Numerical results demonstrate the superior performance of the proposed method compared to baseline approaches.

update after rebuttal.

I remain unconvinced by the following points: (1) The rationale for using direction (cosine similarity) to measure differences in magnitude is unclear. (2) Whether the observation that "client updates tend to have similar magnitudes but vary in direction" sufficiently demonstrates that magnitudes represent consensus while directions indicate divergence remains unaddressed. (3) Whether the proposed method preserves knowledge in scenarios where base models perform well is still not adequately explained.

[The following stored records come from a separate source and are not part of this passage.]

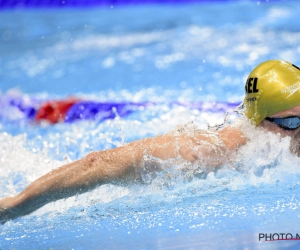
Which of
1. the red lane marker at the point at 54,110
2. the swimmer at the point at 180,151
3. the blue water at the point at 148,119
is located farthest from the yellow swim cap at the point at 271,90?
the red lane marker at the point at 54,110

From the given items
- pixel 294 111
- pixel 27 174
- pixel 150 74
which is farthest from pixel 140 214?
pixel 150 74

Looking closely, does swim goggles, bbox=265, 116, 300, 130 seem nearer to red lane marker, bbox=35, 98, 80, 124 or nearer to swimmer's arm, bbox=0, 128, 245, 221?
swimmer's arm, bbox=0, 128, 245, 221

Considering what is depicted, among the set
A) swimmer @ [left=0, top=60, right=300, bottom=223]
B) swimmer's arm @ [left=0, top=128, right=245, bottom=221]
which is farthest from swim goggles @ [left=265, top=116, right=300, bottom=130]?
swimmer's arm @ [left=0, top=128, right=245, bottom=221]

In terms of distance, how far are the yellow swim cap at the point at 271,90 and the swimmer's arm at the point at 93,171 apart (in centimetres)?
19

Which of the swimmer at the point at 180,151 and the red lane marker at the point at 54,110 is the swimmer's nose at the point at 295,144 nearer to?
the swimmer at the point at 180,151

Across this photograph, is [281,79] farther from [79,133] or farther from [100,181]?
[79,133]

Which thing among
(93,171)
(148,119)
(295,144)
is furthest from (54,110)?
(295,144)

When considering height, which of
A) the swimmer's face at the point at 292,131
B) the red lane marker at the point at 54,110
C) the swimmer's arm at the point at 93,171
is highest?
the red lane marker at the point at 54,110

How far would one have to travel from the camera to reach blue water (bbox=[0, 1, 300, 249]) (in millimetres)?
2777

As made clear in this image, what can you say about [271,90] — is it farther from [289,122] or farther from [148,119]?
[148,119]

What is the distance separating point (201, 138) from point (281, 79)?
A: 47cm

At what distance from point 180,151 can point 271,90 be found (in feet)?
1.70

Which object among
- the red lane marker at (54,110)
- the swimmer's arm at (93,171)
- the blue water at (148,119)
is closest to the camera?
the blue water at (148,119)

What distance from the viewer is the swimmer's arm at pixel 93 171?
288 centimetres
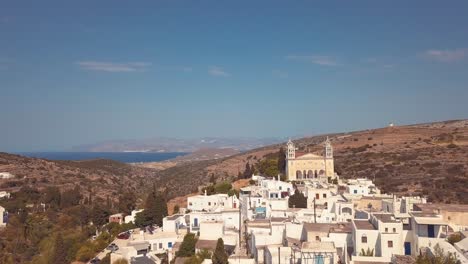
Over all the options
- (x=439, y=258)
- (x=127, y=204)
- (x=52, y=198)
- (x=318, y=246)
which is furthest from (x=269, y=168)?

However, I acknowledge and respect the efforts made by the authors, and I am increasing my rating to 3.

给作者的问题

论据与证据

The claim regarding the relationship between magnitude-direction and consensus-divergence does not appear to be particularly strong. The authors have demonstrated that client updates tend to have similar magnitudes but vary in direction. However, it is unclear whether this observation is sufficient to substantiate their claim.

方法与评估标准

Some aspects of the method design are unclear:

Notation Confusion: The notation appears inconsistent. According to Eq. (1), we have $\Delta \theta \in \mathbb{R}^{d \times k}$ . However, before Eq. (5), this changes to $\theta_i \in \mathbb{R}^{r \times d}$ , and before Eq. (9), it becomes $\Delta \theta_i^{k} \in \mathbb{R}^{d \times d}$ . Could the authors clarify which part of the LoRA parameters is actually being updated?
Assumption in Eq. (7)–(8): The design of Eq. (7)–(8) relies on the assumption that "the noise of the consensus is the same." The authors state that this is supported by the results in Figure 3. However, they do not specify which metric is used for Figure 3. If cosine similarity is used, Figure 3 may not sufficiently support this assumption. Could the authors provide further clarification?

理论论述

The convergence rates are given.

实验设计与分析

Currently, only the final performance on domain knowledge is reported, which may not be sufficient to fully support the key motivation of this paper. To strengthen the claims, please consider including the following experiments:

Preservation of General Knowledge: Demonstrate that FedICU does not disrupt the general knowledge of LLMs, whereas other baselines do. This can be achieved by evaluating performance on benchmarks where the backbone LLMs typically perform well.
Effectiveness of Sparse Gradients: Show that sparse gradients effectively prevent catastrophic forgetting while maintaining generalization performance.
Convergence Improvement: Provide evidence that Consensus-Divergence Splitting accelerates convergence compared to the baselines.
Handling Client Drift: Illustrate how FedICU excels in managing varying levels of client drift.
Case Studies on Client Drift: Include case studies where client drift occurs, highlighting instances where baseline methods fail while FedICU performs well.

补充材料

I did not carefully checked the proof.

与现有文献的关系

遗漏的重要参考文献

其他优缺点

The paper is easy to follow.

其他意见或建议

Since LLMs are generative models, a key concern is whether FedICU could unintentionally expose user data when local LoRA updates are uploaded to the server. Could the authors clarify how FedICU prevents this risk?

作者回复

2025-03-31

Dear Reviewer UVcT:

Thank you very much for your time and review suggestions on our paper. We hope the following responses can address your concerns.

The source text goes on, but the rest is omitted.